● WHAT THIS EXERCISE ASKS
a: From the conversation on homelessness outreach, return the passage starting with "You're not supposed" and going on through "I feel like.".
b: In the conversation on homelessness outreach, which city is named as having limited resources?

● ARTICLE
---------------
I agree, haley. You not only have to balance. You know safety of going out in encampments and equipment and resources and things like that, but there's also this emotional connection that you make to people, and with emotional connection also comes emotional weight. And so why do you continue to say yes when it is so hard? You know you might engage with someone for a year and they're still not ready for healing yet. How are you able to maintain your why and your why so intense? Like you, you don't love a little, you love big. And how are you able to do that when it's so difficult?

Speaker 8:

You know, I've learned that anybody can do this job, maybe for a week a month, but the true test is staying long term and to be able to say that I've been here almost three years, it's only because of God. Many times I've told him the Lord, I'm quitting, and he said you can say what you want, I'll see you in the morning.

Speaker 8:

And that's just me being real. It is such a hard job because there is so much weight and just so much brokenness and hurt. But at the same time the Lord says I'm going to give you what you need for today. And I will tell you this job. It's been hard, it's taught me a lot, but, goodness, if it's taught me anything, it's how much the Lord loves these people, and yeah.

Speaker 4:

I'm going to push you a little. You're used to that. What keeps you awake at night?

Speaker 8:

The misunderstanding around our people and they choose to be here. They're lazy, you know just what's easy to believe, especially when your arm length away. But once you're brave enough to step foot closer and you say, hey, I want to know your name and I want to know your story, it'll break your heart. Every time. I would love to be able to say there's one person that I could think of that oh, maybe it was just them choosing. But that's not the reality. And yeah, that message needs to change that these people are desperate for help and, of course, resources are limited in Topeka, but if we show them the route, a majority of them will take it. They just they don't know where to go and so for now, they're relying on TRM, vallejo, tpd, folks that are doing outreach and saying, hey, we're going to be with you. If we can help you, we're going to do it, but you're not alone. And that's just the message that we try to communicate.

Speaker 2:

Amanda Haley's answer hit you to the core.

Speaker 4:

You're not supposed to talk about that, because they can't see me.

Speaker 2:

But I'm helping people to see verbally that Haley's answer hit you to the core.

Speaker 4:

I think it hits me to a core because it's probably something that keeps a lot of us awake at night. We are in such a divisive time and there are so many opinions and there are so many ideas and stigmas and things surrounding homelessness. When we talk about the topic of homelessness, let's be real. It's the people experiencing homelessness. It's people I feel like.
---------------
● INFORMATION SUPPLIED

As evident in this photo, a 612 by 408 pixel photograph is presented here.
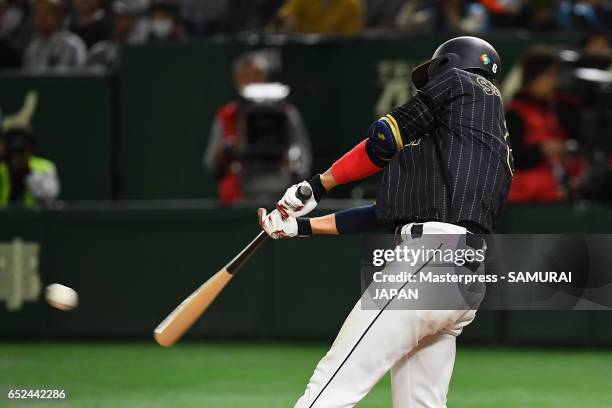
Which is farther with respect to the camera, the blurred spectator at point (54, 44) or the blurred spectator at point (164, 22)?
the blurred spectator at point (164, 22)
---------------
● ANSWERS FOR THE TASKS
a:
You're not supposed to talk about that, because they can't see me.

Speaker 2:

But I'm helping people to see verbally that Haley's answer hit you to the core.

Speaker 4:

I think it hits me to a core because it's probably something that keeps a lot of us awake at night. We are in such a divisive time and there are so many opinions and there are so many ideas and stigmas and things surrounding homelessness. When we talk about the topic of homelessness, let's be real. It's the people experiencing homelessness. It's people I feel like.

b: Topeka.